Why ‘Cloud Computing’ Isn’t For Everything

This week it appears that Microsoft screwed the pooch and lost everyone’s data that was using Sidekick on T-Mobile.  Microsoft should have known better and had proper backups and Hitachi (who was doing an upgrade for them) didn’t check either.  Expect some major finger pointing (and lawsuits) going on in the upcoming weeks.
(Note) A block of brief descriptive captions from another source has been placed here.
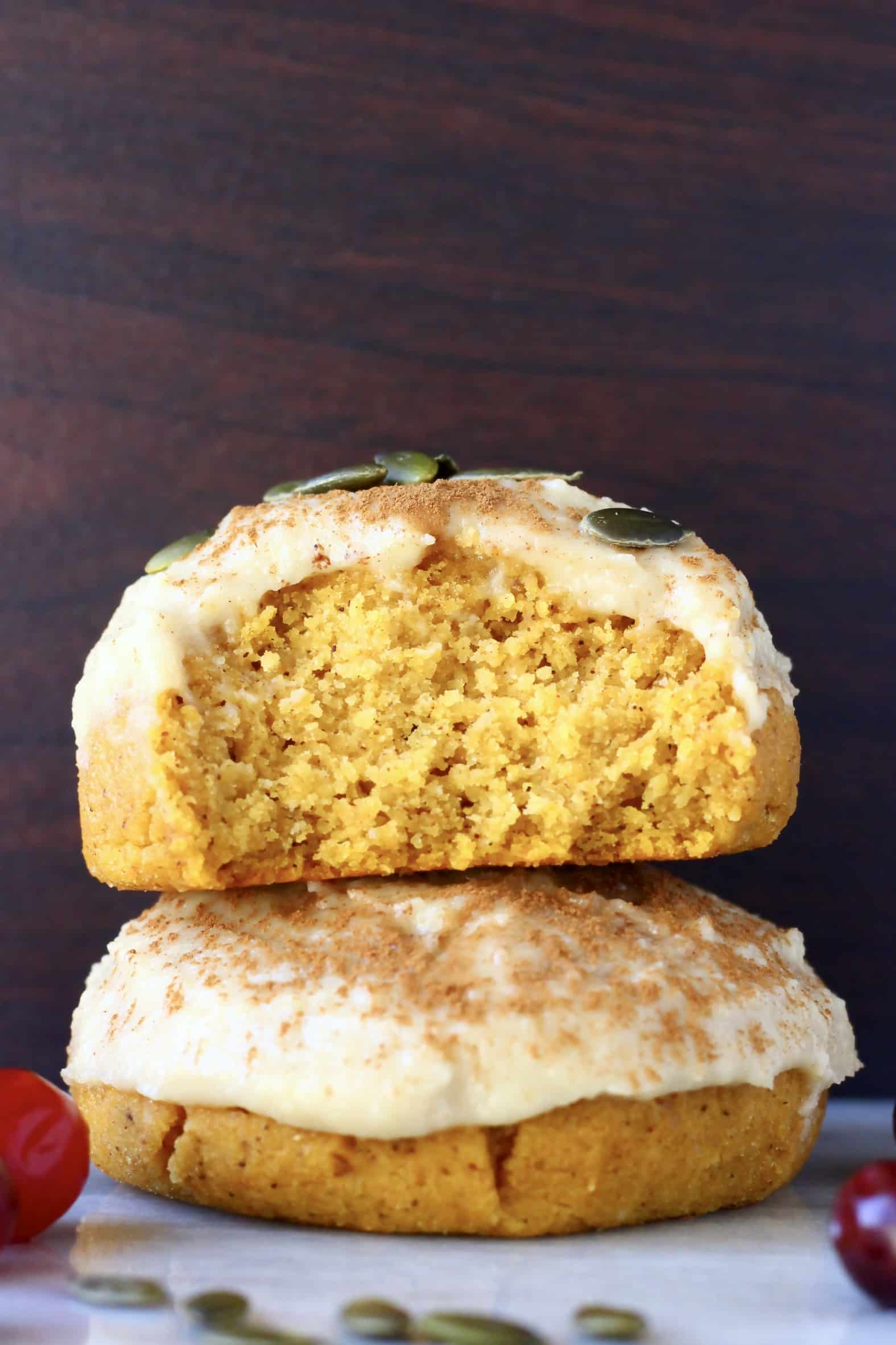 Two gluten-free vegan pumpkin cookies with frosting stacked on top of each other, one cut in half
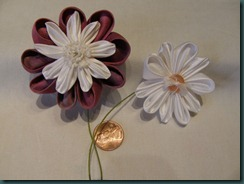 Two flower with stems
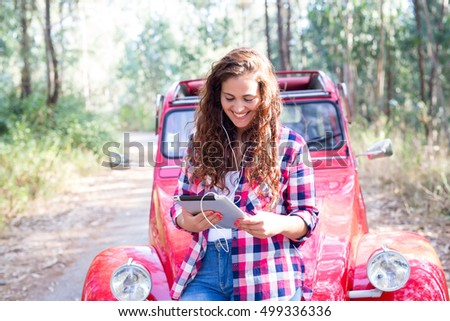 Young woman resting at car trip by the countryside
Regardless, there are multiple layers of failure and plenty of blame to go around.

It’s why I chuckle when people talk about ‘cloud computing’ being the wave of the future.  I have no doubt that we’ll see more cloud computing but there are just certain things that don’t belong in the ‘cloud’ and should be taken care of by your own IT department.

I did a fair amount of work a few years ago on a commercial accounting application and every now and then the boss would get all excited about cloud computing and he’d kick the tires and make some noise about moving the entire operation towards it.  At first blush it makes a LOT of sense to have the software and data reside elsewhere because it puts the burden on the host company to keep the software up to date, upgrade the hardware on a regular basis, have regular on-site and off-site backups and have decent security.  And then you realize that its strength is also a weakness as the Microsoft case has shown.  You are depending TOTALLY on someone else doing the right thing.
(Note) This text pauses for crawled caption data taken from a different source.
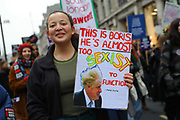 A woman with a Boris Johnson banner at the Bread and Roses Womens March on January 19, 2019 in London, England.  The event was dubbed the Bread and Roses March based on the strikes of the same name by textile workers in Massachusetts in 1912 and Bread and Roses is the title of a poem by American poet James Oppenheim about the strikes.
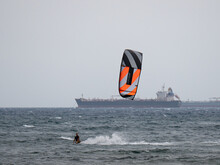 Kitesurfing During A Windy Day With A Very Rough Sea And Industrial Boat In The Background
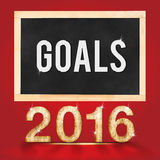 Goal for 2016 year on blackboard on red studio room background.  Stock Illustration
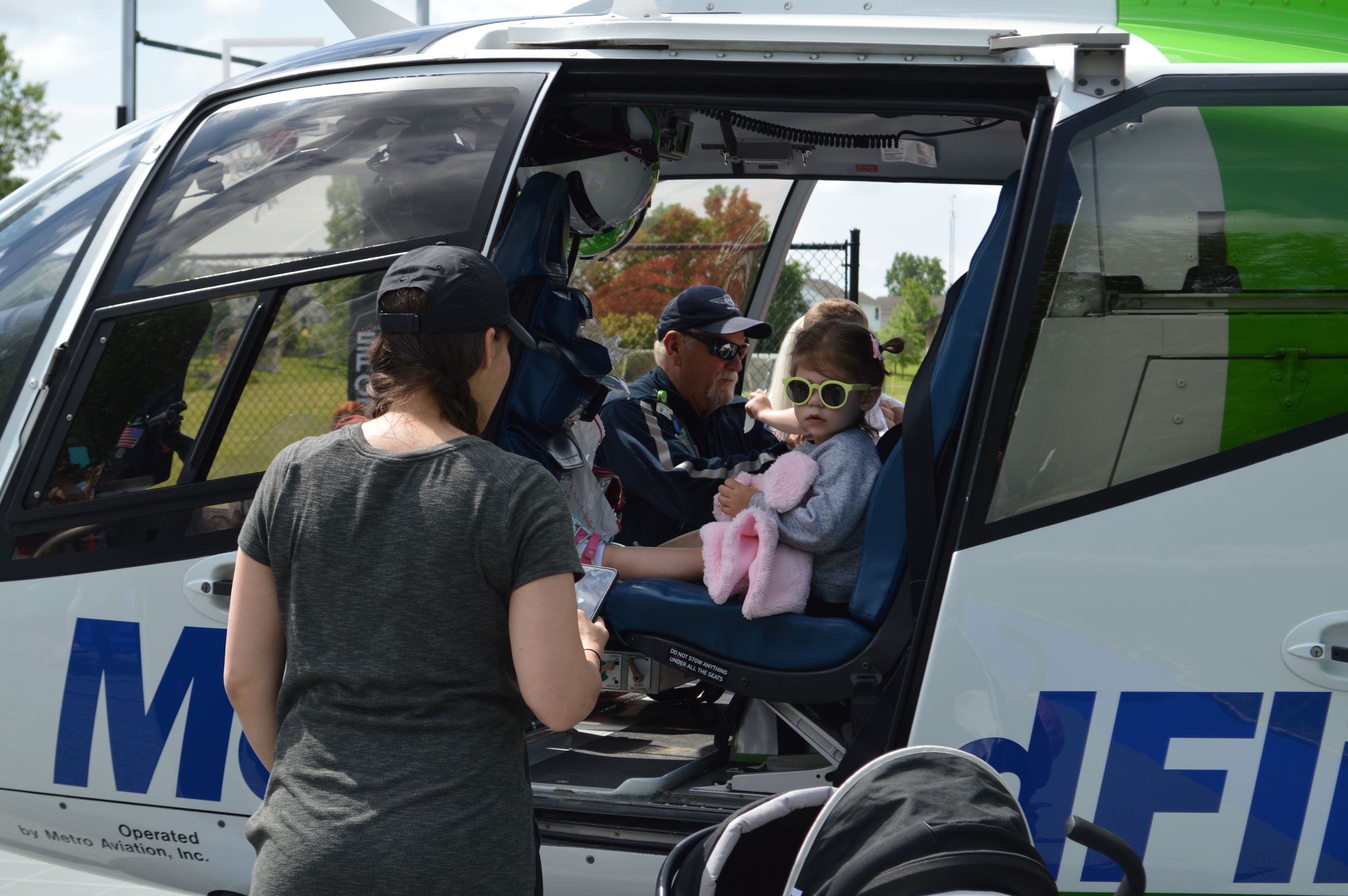 Photo of girl sitting in MedFlight helicopter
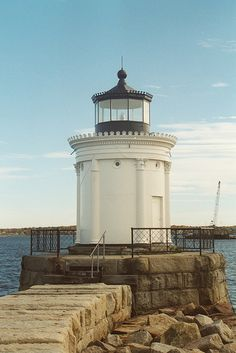 The Portland Breakwater Light is a small lighthouse in South Portland, Maine. The lighthouse's flashing red beacon helped guide ships from Casco Bay through the entrance to Portland Harbor.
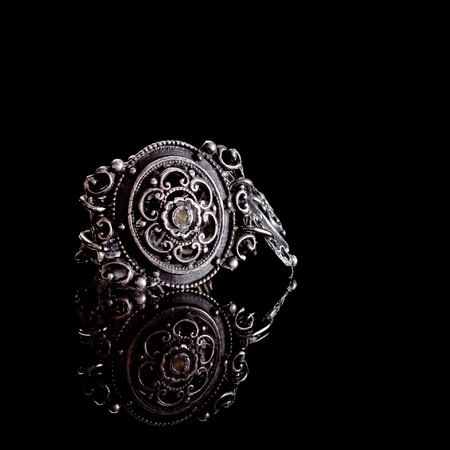 part of a very old bracelet on a black background with reflection photo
The other reason is the data.  For many companies their data IS their business.  It’s their competitive advantage.  You really trust all the pipes between your office and the cloud computing servers?  Sounds paranoid but this is your sensitive data you’re talking about, right?  How many stories have been published about SSN and credit card numbers being compromised (at the minimum) and outright stolen (at the worst) in the past couple of years?
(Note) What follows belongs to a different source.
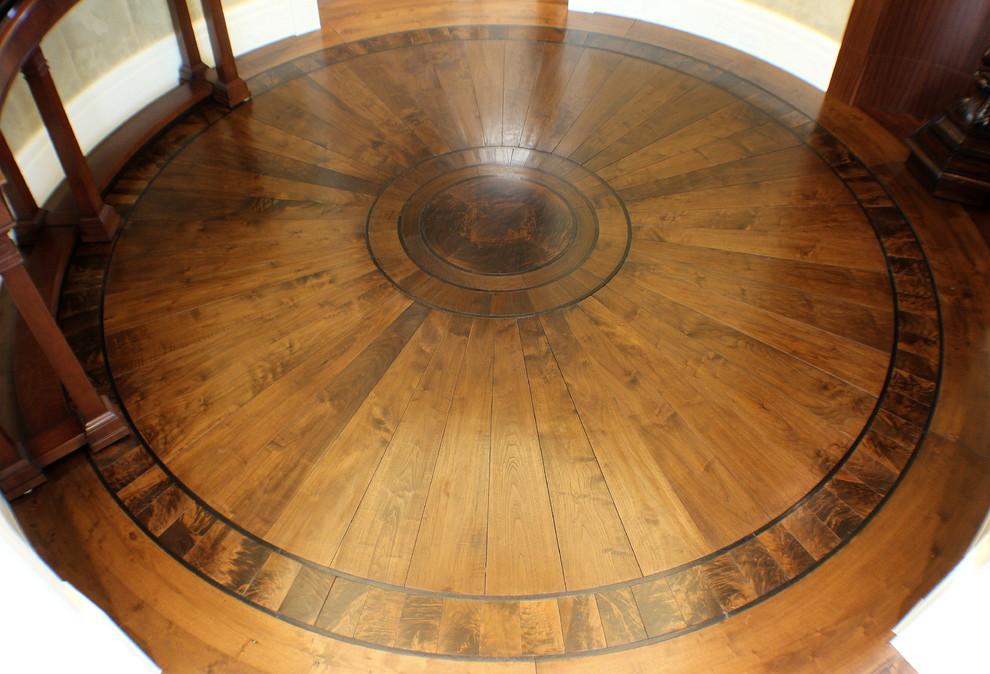 Example of a mid-sized classic medium tone wood floor foyer design in Salt Lake City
If you’re in a larger metropolitan area you probably have decent internet access, with decent speeds, that never goes down.  There are a lot of places even in the United States where this is simply not true. I’ve always enjoyed pulling the network cable from a computer when someone is on their high horse about cloud computing.  Tough to get work done when you can’t load the software or the data.  At least with the software and data on my computer and local network I can still get work done.  My job requires internet access and I can tell you that when my internet goes down I’m not very productive (and keep in mind that I’m in a top 40 metropolitan area with all underground utilities!).  I’ve also had web servers get attacked and be so unresponsive that they might has well have been shut down.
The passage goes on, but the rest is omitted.